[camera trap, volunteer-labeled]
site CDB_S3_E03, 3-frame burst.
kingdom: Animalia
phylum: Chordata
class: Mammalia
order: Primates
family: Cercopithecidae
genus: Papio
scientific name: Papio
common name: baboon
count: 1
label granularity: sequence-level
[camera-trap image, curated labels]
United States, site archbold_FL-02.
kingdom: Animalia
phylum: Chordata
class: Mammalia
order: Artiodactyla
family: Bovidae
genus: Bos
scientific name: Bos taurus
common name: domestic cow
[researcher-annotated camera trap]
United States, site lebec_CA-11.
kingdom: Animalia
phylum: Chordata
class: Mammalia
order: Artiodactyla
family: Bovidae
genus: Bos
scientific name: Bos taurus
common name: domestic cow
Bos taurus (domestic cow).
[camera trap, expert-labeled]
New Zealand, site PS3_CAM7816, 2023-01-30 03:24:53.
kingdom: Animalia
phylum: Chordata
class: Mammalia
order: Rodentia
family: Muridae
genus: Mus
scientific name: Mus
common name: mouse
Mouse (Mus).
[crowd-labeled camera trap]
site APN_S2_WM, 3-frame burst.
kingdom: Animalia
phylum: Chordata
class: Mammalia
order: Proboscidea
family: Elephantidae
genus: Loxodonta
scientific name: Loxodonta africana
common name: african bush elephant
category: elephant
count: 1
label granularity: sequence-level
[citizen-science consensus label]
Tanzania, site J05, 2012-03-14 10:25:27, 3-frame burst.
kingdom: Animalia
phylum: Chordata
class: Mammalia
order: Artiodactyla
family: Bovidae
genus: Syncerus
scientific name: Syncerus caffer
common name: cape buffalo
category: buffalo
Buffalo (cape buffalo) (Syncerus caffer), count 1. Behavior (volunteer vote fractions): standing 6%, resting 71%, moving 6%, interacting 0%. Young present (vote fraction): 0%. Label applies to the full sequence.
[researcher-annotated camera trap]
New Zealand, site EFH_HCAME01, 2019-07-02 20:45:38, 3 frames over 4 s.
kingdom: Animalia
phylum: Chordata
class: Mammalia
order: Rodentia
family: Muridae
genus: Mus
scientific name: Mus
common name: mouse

__TASK DESCRIPTION__: Filter the entries down to the lines with the word "trap" in them.

__SOLUTION TO THIS TASK__:
[camera trap, volunteer-labeled]
[camera-trap image, curated labels]
[researcher-annotated camera trap]
[camera trap, expert-labeled]
[crowd-labeled camera trap]
[researcher-annotated camera trap]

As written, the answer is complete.